§ **読む抜粋**

--------------------------------------------------

当時、Y.S.C.C.横浜の大卒ルーキーとして脚光を浴びていたのが笠篤史だ。
「慶應大卒で初のフットサル選手として、日本代表になる」
そう力強く語ったあの日から2年。笠にとってはFリーガー歴4年目となる2023-2024シーズンを前に、しながわシティから「プロ契約」のオファーが届いた。
「横浜もすごくいいチームです。ただ、僕には目標がある。即決でした」
退路を断って挑む笠が、競技への思いと覚悟、自身の未来を語る。
インタビュー=本田好伸
編集=青木ひかる
※インタビューは2023年5月9日に実施しました
自分の人生に悔いを残さないための決断
──まずは、しながわへの移籍の経緯を教えてください。
昨シーズンでY.S.C.C.横浜に在籍して3年目だったのですが、3年以上同じ環境にいると、居心地の良さから、自分のなかで甘えを感じてしまうことがありました。

--------------------------------------------------

§ **作業用の資料**
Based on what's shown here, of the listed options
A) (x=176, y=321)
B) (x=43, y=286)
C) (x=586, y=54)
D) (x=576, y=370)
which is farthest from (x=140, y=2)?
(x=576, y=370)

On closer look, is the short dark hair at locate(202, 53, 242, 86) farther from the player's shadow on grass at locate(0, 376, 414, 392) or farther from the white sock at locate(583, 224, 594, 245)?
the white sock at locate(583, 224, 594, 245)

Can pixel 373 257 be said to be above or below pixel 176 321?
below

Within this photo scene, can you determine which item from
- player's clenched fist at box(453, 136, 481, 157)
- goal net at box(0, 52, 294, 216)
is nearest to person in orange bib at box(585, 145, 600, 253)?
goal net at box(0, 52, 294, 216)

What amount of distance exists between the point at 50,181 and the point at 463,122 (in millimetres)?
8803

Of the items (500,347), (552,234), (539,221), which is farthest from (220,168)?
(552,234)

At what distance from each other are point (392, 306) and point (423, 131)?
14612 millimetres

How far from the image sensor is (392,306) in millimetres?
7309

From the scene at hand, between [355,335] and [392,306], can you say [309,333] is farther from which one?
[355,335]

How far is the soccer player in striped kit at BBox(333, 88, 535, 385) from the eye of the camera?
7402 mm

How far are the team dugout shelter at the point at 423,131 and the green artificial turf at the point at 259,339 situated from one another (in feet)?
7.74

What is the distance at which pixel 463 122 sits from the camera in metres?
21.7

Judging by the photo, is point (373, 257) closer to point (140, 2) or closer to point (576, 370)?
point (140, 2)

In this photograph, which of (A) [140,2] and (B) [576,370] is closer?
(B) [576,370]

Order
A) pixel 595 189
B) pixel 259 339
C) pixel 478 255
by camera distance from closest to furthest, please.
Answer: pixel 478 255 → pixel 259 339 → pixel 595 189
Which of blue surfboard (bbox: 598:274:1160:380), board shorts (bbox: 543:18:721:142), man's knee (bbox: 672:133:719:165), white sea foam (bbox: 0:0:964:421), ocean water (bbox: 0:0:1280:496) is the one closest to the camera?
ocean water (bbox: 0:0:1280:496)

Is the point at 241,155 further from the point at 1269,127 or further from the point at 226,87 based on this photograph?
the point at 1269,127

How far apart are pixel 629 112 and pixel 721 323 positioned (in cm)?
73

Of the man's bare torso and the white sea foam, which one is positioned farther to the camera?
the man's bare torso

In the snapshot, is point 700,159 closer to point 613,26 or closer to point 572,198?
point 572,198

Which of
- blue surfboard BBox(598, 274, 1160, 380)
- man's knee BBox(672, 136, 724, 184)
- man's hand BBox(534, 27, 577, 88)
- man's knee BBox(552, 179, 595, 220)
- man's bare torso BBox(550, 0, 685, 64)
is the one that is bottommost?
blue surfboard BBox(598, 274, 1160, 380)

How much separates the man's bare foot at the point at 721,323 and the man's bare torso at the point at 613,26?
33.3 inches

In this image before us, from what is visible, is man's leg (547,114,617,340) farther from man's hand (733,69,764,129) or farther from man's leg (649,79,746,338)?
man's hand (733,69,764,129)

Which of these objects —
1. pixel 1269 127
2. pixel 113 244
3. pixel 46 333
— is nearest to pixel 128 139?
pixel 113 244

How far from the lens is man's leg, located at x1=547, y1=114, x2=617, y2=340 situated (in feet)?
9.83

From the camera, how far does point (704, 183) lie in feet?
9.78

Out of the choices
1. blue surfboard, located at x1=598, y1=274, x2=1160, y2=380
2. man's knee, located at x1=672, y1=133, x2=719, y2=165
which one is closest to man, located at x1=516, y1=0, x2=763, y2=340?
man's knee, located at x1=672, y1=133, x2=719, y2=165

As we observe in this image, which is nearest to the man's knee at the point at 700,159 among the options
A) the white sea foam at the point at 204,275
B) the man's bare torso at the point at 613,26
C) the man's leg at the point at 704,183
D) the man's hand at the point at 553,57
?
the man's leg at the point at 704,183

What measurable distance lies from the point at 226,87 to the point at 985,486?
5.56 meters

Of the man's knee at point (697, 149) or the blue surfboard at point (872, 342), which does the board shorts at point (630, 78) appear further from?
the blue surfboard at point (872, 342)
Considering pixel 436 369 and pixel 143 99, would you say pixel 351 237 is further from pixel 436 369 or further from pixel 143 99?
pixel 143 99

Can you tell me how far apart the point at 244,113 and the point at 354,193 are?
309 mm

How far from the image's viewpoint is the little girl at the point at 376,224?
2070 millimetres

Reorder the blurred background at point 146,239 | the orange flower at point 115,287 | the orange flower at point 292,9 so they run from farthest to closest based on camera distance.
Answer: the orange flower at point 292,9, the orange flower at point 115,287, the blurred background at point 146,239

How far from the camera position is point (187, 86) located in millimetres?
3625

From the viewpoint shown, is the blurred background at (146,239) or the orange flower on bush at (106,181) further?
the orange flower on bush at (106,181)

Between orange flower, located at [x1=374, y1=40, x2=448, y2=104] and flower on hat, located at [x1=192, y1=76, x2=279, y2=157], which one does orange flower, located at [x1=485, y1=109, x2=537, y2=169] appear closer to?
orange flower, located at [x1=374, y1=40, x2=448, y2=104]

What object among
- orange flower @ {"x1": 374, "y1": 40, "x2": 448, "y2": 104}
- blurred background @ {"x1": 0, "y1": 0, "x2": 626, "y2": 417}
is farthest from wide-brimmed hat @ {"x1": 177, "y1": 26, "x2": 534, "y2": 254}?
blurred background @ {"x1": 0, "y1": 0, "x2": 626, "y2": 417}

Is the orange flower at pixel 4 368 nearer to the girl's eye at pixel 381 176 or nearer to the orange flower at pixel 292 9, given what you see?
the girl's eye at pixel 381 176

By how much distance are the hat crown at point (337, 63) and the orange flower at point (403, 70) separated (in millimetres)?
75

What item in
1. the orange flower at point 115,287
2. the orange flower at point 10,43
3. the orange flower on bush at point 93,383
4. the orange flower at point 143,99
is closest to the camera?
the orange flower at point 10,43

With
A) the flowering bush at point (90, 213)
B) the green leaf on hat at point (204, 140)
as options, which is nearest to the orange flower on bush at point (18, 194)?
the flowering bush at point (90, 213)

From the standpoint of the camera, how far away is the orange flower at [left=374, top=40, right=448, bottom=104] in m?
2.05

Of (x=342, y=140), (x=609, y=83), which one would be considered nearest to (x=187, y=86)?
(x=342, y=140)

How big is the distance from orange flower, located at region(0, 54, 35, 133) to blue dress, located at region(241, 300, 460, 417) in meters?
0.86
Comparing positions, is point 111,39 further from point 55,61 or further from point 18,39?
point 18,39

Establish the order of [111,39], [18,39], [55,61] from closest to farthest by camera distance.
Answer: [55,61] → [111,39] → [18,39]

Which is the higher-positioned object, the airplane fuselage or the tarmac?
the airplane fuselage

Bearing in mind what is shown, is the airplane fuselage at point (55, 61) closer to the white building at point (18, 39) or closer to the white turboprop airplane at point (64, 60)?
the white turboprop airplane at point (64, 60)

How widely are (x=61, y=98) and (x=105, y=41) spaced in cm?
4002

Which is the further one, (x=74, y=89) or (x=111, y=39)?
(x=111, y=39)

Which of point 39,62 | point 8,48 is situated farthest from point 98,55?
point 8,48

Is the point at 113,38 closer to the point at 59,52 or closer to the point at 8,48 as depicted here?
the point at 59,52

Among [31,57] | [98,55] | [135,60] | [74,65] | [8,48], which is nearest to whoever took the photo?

--------------------------------------------------

§ **やること**
• A. 上の抜粋のうち、「当時、Y.S.C.C.横浜の大卒ルーキーとして脚光を浴びていたのが笠篤史だ。」という言葉があるところから書き始めて、「じてしまうことがありました。」のところで止め、そのまま書き写してください。
• B. 上の項目のうち、「From the standpoint」が入っている行から始めて項目の最後の行まで、両端の行も含めてそのとおりにもう一度書いてください。
抜粋と項目は、それぞれ別々の資料です。

§ **順番どおりの結果**
• A.
当時、Y.S.C.C.横浜の大卒ルーキーとして脚光を浴びていたのが笠篤史だ。
「慶應大卒で初のフットサル選手として、日本代表になる」
そう力強く語ったあの日から2年。笠にとってはFリーガー歴4年目となる2023-2024シーズンを前に、しながわシティから「プロ契約」のオファーが届いた。
「横浜もすごくいいチームです。ただ、僕には目標がある。即決でした」
退路を断って挑む笠が、競技への思いと覚悟、自身の未来を語る。
インタビュー=本田好伸
編集=青木ひかる
※インタビューは2023年5月9日に実施しました
自分の人生に悔いを残さないための決断
──まずは、しながわへの移籍の経緯を教えてください。
昨シーズンでY.S.C.C.横浜に在籍して3年目だったのですが、3年以上同じ環境にいると、居心地の良さから、自分のなかで甘えを感じてしまうことがありました。

• B.
From the standpoint of the camera, how far away is the orange flower at [left=374, top=40, right=448, bottom=104] in m?
2.05

Of (x=342, y=140), (x=609, y=83), which one would be considered nearest to (x=187, y=86)?
(x=342, y=140)

How big is the distance from orange flower, located at region(0, 54, 35, 133) to blue dress, located at region(241, 300, 460, 417) in meters?
0.86
Comparing positions, is point 111,39 further from point 55,61 or further from point 18,39?
point 18,39

Establish the order of [111,39], [18,39], [55,61] from closest to farthest by camera distance.
Answer: [55,61] → [111,39] → [18,39]

Which is the higher-positioned object, the airplane fuselage or the tarmac?
the airplane fuselage

Bearing in mind what is shown, is the airplane fuselage at point (55, 61) closer to the white building at point (18, 39) or closer to the white turboprop airplane at point (64, 60)?
the white turboprop airplane at point (64, 60)

How widely are (x=61, y=98) and (x=105, y=41) spaced in cm?
4002

Which is the further one, (x=74, y=89) or (x=111, y=39)?
(x=111, y=39)

Which of point 39,62 | point 8,48 is situated farthest from point 98,55?
point 8,48

Is the point at 113,38 closer to the point at 59,52 or closer to the point at 8,48 as depicted here?
the point at 59,52

Among [31,57] | [98,55] | [135,60] | [74,65] | [8,48], which is nearest to whoever took the photo?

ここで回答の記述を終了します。